Il fallait oser : faire d’un film une expérience existentielle où tout le monde disparaît — les enfants, le récit, la cohérence, et finalement le spectateur lui-même. Zach Cregger, disciple involontaire de Sartre, signe avec Évanouis une démonstration éclatante du néant en action. Tout y est : l’angoisse, la contingence, le regard vide. On croirait voir un remake de L’Être et le Néant mis en scène par un étudiant de cinéma armé d’un storyboard et d’une crise de sens.
C’est à la mode, ça fait sérieux, ça fait “cinéma exigeant” et ça impressionne les festivals : faire un film en chapitres non linéaires. Résultat : Évanouis n’est pas tant un film qu’un puzzle 1000 pièces vendu sans image de référence. On passe deux heures à se demander si le morceau en forme de nuage est censé aller dans le ciel ou dans la barbe d’un oncle alcoolique.
Cregger découpe son film comme Nietzsche disséquait la vérité : en montrant qu’il n’y en a pas. Tout n’est qu’interprétation, perspective, simulacre. La disparition des enfants n’est qu’un prétexte : c’est la disparition du sens qu’il met en scène, le triomphe du chaos sur la narration. On sent presque le rire de Zarathoustra résonner dans les jump cuts.
Le Mal n'est pas un concept freudien pour Zach Cregger ; non, c'est une vieille dame qui veut retrouver sa jeunesse avec des rituels chelou. La Sorcière de conte de fées, figure de l'aliénation par excellence (elle vole la jeunesse, donc l'avenir), est ici réduite à une sorte de diva de la nécro-esthétique. C'est le triomphe de la hagsploitation élevée au rang de métaphore pour la peur panique de la sénescence.
Bien sûr, il faut saluer l’habileté. Les chapitres s’imbriquent comme des poupées russes et maintiennent le mystère. Mais derrière cette mécanique brillante, il y a toujours le risque que l’émotion se volatilise – comme les fameux enfants du prologue. Le film finit par ressembler à une démonstration : voici comment étirer une disparition de 30 secondes sur 2h20 sans perdre tout le monde.
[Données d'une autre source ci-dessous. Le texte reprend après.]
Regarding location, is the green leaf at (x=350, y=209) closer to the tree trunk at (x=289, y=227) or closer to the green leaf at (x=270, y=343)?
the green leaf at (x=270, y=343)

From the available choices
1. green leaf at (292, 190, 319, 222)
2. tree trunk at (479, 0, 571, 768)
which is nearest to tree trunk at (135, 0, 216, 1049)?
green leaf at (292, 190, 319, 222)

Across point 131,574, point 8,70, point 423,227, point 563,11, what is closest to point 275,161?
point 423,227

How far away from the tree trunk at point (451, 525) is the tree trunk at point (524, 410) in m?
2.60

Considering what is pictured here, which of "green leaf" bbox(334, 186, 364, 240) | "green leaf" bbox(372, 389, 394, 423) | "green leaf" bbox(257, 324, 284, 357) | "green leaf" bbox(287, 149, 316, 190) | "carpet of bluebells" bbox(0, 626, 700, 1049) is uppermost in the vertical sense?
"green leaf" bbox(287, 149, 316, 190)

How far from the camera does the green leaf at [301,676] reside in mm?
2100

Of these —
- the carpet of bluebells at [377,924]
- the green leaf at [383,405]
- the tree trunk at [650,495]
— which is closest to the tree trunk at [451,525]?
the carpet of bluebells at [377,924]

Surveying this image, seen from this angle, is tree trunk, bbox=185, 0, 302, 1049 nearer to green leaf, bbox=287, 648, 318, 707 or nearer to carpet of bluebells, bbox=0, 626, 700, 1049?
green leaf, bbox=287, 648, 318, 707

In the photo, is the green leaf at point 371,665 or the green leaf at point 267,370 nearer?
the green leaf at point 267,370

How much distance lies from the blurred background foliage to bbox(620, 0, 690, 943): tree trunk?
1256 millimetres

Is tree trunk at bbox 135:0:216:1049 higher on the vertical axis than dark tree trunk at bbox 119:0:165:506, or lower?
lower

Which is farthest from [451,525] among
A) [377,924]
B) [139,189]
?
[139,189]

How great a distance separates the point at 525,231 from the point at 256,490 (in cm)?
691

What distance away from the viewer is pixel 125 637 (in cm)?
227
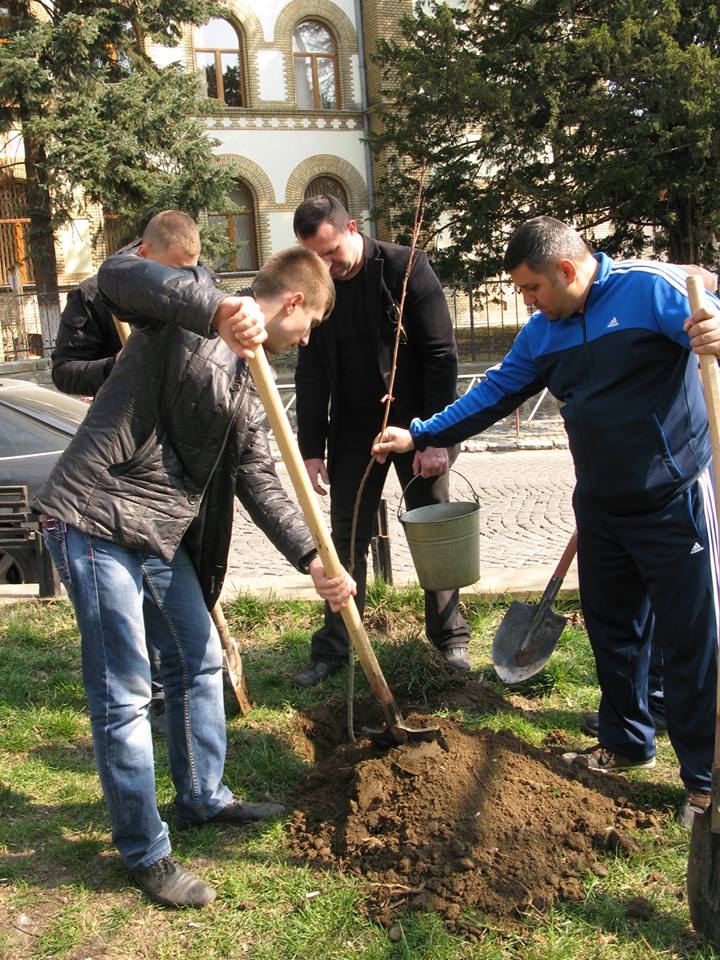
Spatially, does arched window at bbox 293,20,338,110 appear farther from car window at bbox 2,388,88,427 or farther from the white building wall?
car window at bbox 2,388,88,427

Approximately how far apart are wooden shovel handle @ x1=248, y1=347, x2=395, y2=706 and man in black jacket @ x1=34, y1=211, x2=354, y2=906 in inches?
3.1

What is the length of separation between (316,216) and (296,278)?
134cm

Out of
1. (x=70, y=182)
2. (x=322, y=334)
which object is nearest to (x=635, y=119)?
(x=70, y=182)

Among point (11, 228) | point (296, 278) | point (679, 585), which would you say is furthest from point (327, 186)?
point (679, 585)

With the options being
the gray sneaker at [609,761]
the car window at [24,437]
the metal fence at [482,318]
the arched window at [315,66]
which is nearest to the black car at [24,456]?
the car window at [24,437]

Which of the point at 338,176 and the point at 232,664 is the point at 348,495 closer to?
the point at 232,664

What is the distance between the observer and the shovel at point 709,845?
8.28ft

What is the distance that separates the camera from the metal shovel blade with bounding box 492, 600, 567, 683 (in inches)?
165

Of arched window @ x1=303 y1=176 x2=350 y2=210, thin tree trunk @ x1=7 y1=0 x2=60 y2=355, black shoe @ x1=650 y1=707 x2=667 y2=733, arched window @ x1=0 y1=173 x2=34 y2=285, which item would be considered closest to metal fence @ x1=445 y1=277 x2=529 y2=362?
thin tree trunk @ x1=7 y1=0 x2=60 y2=355

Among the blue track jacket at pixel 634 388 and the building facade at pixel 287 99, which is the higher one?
the building facade at pixel 287 99

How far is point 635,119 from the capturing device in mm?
16391

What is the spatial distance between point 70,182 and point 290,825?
15887mm

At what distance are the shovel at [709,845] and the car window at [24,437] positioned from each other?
529 cm

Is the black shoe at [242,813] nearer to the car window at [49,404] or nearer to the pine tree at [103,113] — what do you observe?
the car window at [49,404]
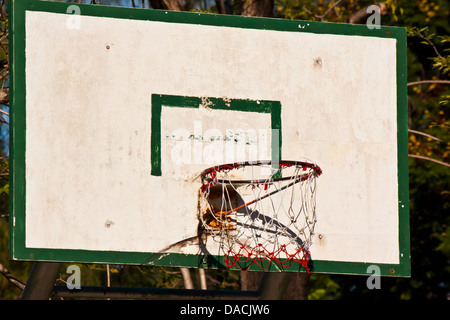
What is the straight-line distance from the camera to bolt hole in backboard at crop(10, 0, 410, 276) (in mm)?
7055

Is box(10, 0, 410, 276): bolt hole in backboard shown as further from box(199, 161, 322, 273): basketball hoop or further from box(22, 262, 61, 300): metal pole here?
box(22, 262, 61, 300): metal pole

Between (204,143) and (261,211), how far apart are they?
641 mm

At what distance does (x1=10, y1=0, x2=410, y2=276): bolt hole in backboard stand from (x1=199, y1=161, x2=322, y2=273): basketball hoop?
1 cm

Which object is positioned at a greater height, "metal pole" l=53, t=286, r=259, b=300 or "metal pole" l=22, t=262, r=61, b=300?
"metal pole" l=22, t=262, r=61, b=300

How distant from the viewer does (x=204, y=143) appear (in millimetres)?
7305

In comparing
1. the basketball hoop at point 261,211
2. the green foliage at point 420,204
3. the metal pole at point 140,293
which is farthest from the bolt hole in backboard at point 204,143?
the green foliage at point 420,204

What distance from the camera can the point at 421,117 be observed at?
17.1m

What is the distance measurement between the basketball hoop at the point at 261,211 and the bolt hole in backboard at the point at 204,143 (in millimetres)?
11

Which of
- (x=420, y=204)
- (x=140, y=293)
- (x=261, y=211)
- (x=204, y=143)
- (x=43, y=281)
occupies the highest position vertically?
(x=204, y=143)

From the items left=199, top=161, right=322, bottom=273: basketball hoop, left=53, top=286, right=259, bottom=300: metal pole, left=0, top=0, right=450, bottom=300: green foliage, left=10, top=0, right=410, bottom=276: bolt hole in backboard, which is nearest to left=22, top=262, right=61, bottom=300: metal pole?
left=53, top=286, right=259, bottom=300: metal pole

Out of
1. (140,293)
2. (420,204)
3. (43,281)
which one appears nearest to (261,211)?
(140,293)

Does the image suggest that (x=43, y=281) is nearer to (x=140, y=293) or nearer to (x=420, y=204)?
(x=140, y=293)

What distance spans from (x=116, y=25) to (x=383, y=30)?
2086mm

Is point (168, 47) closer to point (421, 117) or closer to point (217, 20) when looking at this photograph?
point (217, 20)
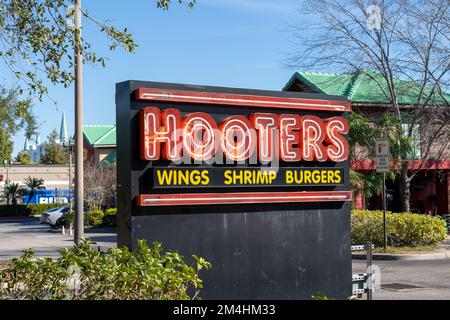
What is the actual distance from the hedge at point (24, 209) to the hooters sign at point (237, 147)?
2076 inches

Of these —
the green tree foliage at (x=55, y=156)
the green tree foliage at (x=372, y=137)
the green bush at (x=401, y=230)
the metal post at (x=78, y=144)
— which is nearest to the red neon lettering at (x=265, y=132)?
the metal post at (x=78, y=144)

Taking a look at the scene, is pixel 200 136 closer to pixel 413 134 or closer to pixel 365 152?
pixel 413 134

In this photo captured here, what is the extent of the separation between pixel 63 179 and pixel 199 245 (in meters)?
74.8

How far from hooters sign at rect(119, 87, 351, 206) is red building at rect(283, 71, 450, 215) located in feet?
50.1

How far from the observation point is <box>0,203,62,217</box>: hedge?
60.3 m

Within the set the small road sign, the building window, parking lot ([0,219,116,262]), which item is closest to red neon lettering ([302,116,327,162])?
the small road sign

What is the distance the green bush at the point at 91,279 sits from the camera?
6684mm

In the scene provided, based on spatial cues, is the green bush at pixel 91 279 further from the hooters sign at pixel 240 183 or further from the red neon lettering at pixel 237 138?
the red neon lettering at pixel 237 138

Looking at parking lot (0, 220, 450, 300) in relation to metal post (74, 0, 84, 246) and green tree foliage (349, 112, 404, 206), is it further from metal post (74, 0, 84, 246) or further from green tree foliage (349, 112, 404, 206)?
Result: green tree foliage (349, 112, 404, 206)

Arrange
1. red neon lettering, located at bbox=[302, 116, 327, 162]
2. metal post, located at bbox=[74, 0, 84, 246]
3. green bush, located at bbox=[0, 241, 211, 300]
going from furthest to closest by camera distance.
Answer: metal post, located at bbox=[74, 0, 84, 246] → red neon lettering, located at bbox=[302, 116, 327, 162] → green bush, located at bbox=[0, 241, 211, 300]

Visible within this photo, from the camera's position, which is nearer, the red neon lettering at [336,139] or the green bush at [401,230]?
the red neon lettering at [336,139]

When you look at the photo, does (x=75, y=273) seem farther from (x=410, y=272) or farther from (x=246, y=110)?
(x=410, y=272)

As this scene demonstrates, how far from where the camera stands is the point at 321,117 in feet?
35.8

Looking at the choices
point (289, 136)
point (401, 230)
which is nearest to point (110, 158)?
point (401, 230)
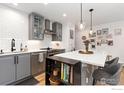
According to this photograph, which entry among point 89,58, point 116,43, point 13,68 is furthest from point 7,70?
point 116,43

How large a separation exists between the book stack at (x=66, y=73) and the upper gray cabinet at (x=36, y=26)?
2.61 meters

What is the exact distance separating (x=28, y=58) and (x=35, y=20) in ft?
4.82

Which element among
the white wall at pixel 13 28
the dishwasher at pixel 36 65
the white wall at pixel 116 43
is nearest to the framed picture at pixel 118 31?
the white wall at pixel 116 43

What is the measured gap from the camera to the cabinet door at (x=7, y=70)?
2569 millimetres

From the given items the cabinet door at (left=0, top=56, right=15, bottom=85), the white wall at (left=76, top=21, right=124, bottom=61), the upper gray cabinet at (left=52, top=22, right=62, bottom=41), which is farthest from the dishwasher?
the white wall at (left=76, top=21, right=124, bottom=61)

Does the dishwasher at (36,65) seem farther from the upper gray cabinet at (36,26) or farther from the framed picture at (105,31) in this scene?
the framed picture at (105,31)

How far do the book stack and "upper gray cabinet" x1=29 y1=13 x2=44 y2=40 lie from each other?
2611 mm

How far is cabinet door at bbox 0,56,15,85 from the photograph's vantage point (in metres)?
2.57

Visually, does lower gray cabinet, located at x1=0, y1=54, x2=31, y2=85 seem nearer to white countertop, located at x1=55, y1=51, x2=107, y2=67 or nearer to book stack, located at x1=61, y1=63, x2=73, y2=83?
white countertop, located at x1=55, y1=51, x2=107, y2=67

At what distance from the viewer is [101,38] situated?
237 inches

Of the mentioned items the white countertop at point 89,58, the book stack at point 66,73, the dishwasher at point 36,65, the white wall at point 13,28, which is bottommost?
the dishwasher at point 36,65

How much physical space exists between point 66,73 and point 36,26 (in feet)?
9.59
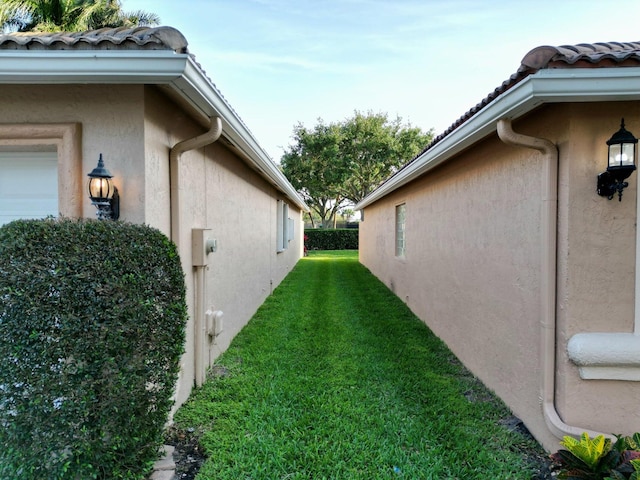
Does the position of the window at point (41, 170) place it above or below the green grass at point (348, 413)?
above

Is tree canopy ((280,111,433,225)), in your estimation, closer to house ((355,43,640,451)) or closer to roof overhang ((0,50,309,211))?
house ((355,43,640,451))

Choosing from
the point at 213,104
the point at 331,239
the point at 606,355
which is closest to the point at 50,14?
the point at 213,104

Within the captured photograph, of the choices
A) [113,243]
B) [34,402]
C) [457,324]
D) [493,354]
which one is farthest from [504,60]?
[34,402]

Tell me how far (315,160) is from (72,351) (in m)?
31.9

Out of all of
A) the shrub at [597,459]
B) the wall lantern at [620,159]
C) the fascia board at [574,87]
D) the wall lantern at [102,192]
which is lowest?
the shrub at [597,459]

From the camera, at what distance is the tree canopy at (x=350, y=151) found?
3241 centimetres

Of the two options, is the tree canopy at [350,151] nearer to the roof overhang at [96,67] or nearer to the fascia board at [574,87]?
the fascia board at [574,87]

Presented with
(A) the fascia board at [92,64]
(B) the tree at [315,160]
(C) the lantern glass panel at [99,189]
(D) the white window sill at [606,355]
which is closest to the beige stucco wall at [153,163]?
(C) the lantern glass panel at [99,189]

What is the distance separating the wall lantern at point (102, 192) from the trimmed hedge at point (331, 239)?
92.7 feet

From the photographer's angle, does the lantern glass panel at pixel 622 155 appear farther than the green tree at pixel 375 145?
No

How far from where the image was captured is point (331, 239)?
3172 cm

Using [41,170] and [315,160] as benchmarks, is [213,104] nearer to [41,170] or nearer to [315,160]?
[41,170]

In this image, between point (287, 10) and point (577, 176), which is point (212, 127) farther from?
point (287, 10)

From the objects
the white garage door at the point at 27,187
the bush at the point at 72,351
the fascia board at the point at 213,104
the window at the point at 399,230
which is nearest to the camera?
the bush at the point at 72,351
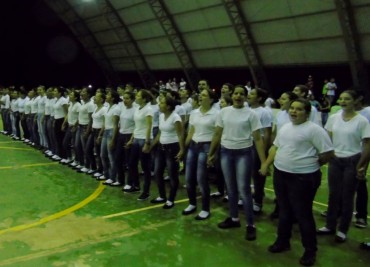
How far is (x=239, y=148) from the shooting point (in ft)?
17.6

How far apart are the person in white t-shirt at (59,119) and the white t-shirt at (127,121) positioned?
9.82ft

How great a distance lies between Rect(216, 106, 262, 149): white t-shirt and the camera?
5359mm

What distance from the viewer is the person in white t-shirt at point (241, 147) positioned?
5.33 meters

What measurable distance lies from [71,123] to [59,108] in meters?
0.91

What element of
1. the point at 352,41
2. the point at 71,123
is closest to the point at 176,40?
the point at 352,41

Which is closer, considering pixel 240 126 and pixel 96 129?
pixel 240 126

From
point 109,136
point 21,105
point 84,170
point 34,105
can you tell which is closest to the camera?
point 109,136

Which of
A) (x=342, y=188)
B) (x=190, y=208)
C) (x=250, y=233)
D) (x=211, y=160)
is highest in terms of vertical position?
(x=211, y=160)

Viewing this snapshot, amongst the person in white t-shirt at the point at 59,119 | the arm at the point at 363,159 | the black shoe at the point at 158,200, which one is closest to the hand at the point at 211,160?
the black shoe at the point at 158,200

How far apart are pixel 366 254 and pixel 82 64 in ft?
95.6

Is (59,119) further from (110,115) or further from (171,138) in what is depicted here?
(171,138)

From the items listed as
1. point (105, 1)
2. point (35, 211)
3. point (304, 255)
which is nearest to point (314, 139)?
point (304, 255)

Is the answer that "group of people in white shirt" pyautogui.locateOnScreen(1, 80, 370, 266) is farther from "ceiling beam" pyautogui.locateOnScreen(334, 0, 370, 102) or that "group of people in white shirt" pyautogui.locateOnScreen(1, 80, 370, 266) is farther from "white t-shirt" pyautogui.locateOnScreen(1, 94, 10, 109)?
"ceiling beam" pyautogui.locateOnScreen(334, 0, 370, 102)

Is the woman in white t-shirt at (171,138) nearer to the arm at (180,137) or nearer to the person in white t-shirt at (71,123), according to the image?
the arm at (180,137)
Zach Cregger signe avec Évanouis un film qui prouve enfin que la narration linéaire est une invention bourgeoise, un reliquat du XIXᵉ siècle que le postmodernisme devait abattre. Disparu la logique, évanouis le temps, bonjour les Rubik’s Cube mal mélangé. Nietzsche aurait adoré : Dieu est mort, et le scénario évanoui.